TB TripleBench

Methodology v1 · run-001 · n = 1

Same bug, three agents, one held-out test

We gave Codex, Claude Code, and Gemini CLI the exact same prompt, the same starting commit of the real pendulum library, and one hidden test. Then we watched. This is a single task, scored under Methodology v1 — not an aggregate ranking.

Codex

PASS

codex-cli 0.128.0 · gpt-5.5 high

Coding
96
Research
85
Workflow
85
Cost clarity
90
⏱ 1m48s 💲 Transparent

Verified local fixes with a transparent cost signal.

Claude Code

PASS

2.1.101 · Opus 4.6

Coding
92
Research
80
Workflow
90
Cost clarity
50
⏱ 1m13s 💲 Opaque

The leanest, most idiomatic patch — it matched the maintainers' own fix.

Gemini CLI

PASS

0.44.1 · Auto (Code Assist)

Coding
95
Research
95
Workflow
92
Cost clarity
65
⏱ slowest 💲 Partial

The deepest read of a bug, if you can spare the speed.

The task

pendulum's pure-Python ISO 8601 parser accepted the bare string "P" as a valid empty duration and returned Duration(). Per ISO 8601, a duration must contain at least one element — so "P" is invalid and should raise. It's a real, recent bug (upstream PR #903, merged 2025-07-16), pinned one commit before the fix so the bug is live.

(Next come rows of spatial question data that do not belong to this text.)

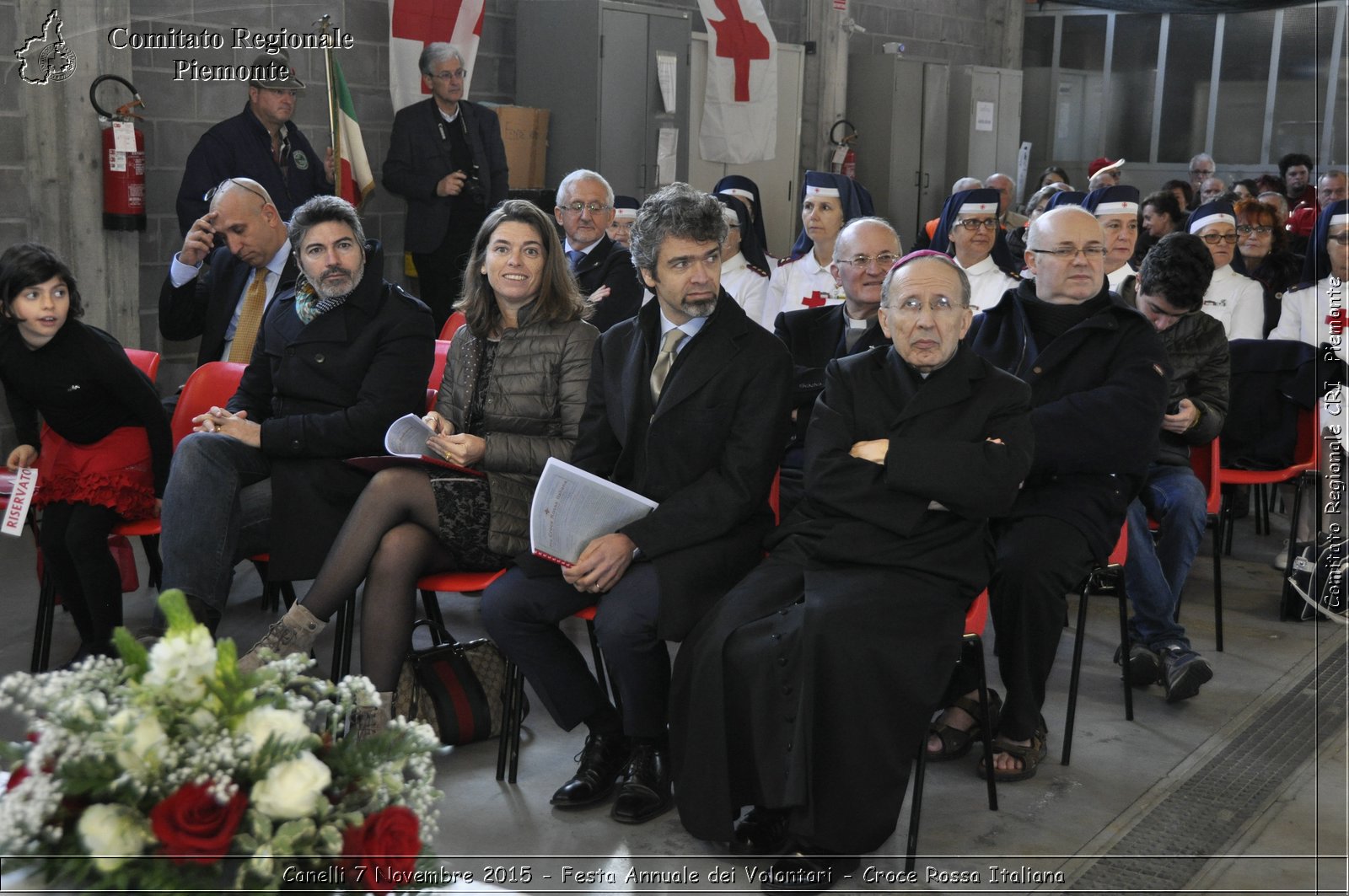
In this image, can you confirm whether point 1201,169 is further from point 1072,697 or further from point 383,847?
point 383,847

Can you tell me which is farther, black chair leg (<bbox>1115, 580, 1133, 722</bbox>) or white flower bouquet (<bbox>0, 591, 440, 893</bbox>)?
black chair leg (<bbox>1115, 580, 1133, 722</bbox>)

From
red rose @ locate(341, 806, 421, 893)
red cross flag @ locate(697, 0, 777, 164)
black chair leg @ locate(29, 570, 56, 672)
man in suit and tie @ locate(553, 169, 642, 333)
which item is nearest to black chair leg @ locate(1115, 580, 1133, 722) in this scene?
man in suit and tie @ locate(553, 169, 642, 333)

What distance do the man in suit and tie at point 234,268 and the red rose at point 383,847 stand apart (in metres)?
2.79

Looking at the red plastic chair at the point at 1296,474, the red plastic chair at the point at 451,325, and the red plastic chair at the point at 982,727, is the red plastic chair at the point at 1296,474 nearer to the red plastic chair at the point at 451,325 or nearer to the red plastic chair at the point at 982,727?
the red plastic chair at the point at 982,727

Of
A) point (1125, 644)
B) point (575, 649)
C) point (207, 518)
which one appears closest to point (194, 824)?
point (575, 649)

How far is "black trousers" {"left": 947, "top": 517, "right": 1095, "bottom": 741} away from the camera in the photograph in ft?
9.46

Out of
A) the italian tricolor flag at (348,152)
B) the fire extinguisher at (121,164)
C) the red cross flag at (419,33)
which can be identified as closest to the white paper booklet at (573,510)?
the fire extinguisher at (121,164)

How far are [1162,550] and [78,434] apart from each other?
9.66 feet

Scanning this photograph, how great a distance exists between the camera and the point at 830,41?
400 inches

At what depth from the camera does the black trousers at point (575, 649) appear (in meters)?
2.70

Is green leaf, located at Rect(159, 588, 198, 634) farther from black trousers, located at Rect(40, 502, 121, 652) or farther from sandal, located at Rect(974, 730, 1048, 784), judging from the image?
black trousers, located at Rect(40, 502, 121, 652)

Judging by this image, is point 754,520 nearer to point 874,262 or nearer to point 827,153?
point 874,262

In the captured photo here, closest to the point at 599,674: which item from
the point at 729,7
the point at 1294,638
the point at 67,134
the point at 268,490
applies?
the point at 268,490

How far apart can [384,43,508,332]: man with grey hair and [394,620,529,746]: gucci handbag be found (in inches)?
140
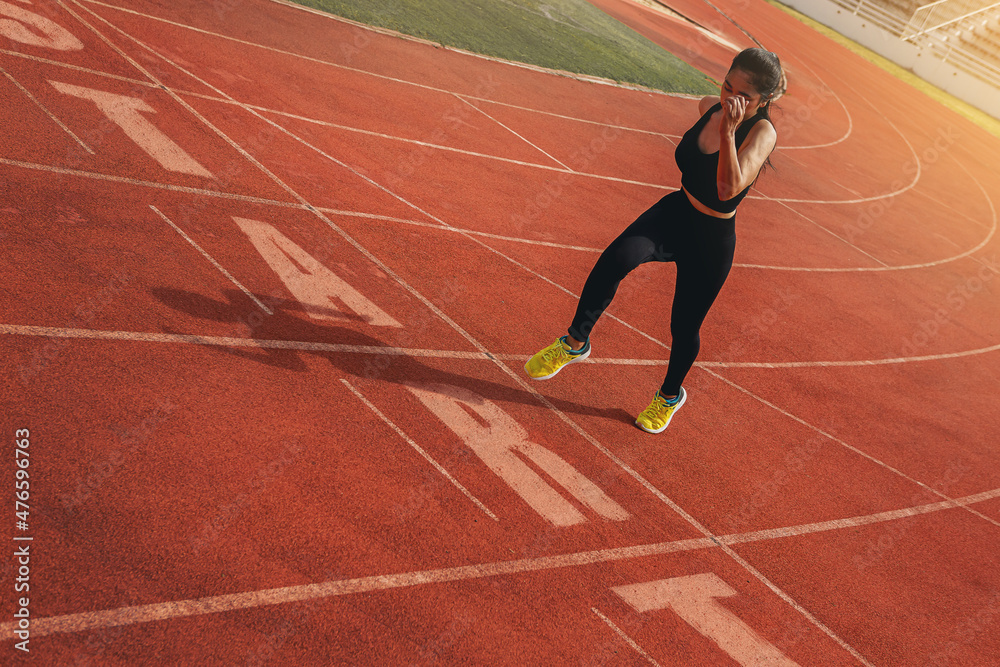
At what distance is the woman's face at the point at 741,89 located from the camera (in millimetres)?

The prompt — identical, word for word

You are working in a local clone of the python-pendulum/pendulum repository, already checked out at a specific commit. Do not change the checked-out commit and do not pull or upgrade anything. Bug report: pendulum's pure-Python ISO 8601 parser accepts the string "P" as a valid duration and returns an empty Duration(). Per ISO 8601, a duration must contain at least one element, so "P" is not a valid duration and should be rejected by raising a ValueError — matching the behavior of pendulum's Rust parser. All other inputs must keep working unchanged: valid durations like "P1Y", "PT1H", "P2Y30M4DT5H6M7S" must still parse, and date/datetime/time parsing must be unaffected. Fix this in the source code so that parsing "P" raises, without breaking any existing parsing behavior. When you believe you are done, summarize the exact change you made and tell me how to verify it.

What each one did

All three made the fix the same way in spirit: after the regex match, raise if no real time unit is present. Codex (1m48s) edited the parser, added its own regression test, printed its token usage, and — lacking pytest in the environment — verified with a hand-written script. Claude Code (1m13s, fastest) wrote a fix identical to the real upstream patch, recovered cleanly when pip install failed by switching to a PYTHONPATH=src check. Gemini CLI went deepest: it inspected the regex's named groups, wrote four throwaway verification scripts (including a port of pendulum's real test suite), then deleted them to leave the repo spotless.

The tell: how each handled "PT"

"PT" is also invalid ISO 8601. Codex and Gemini reject it; Claude Code accepts it as an empty duration — which is exactly what the real upstream fix #903 does too. The gate only tests "P", so all three pass — but Gemini was the only agent to reason about the "PT" / regex-group subtlety from first principles. That's where its research score comes from.

Result

ToolGateTimeCost signalRejects "PT"?
CodexPASS1m48sTransparent (tokens)Yes
Claude CodePASS1m13sOpaque (subscription)No (= upstream)
Gemini CLIPASSslowestPartial (quota %)Yes

Verdict

Three for three on the objective gate. If you want a verifiable fix with a cost number attached, reach for Codex. If you want the fastest, most idiomatic patch, Claude Code. If you want an agent that truly understands the bug before it types — and you can tolerate more approval prompts — Gemini CLI.

Reproduce it yourself

Everything is open: the exact prompt above, pin c8068a7, and the held-out gate. Clone pendulum, check out the pin, paste the prompt into your tool of choice, and run the gate. The paid bundle packages the raw prompts, the gate script, all three diffs, and the operator notes if you'd rather not rebuild the harness.

Run-001 · pendulum ISO8601 · scored under Methodology v1 · single task (n=1). Each claim is anchored to a transcript moment.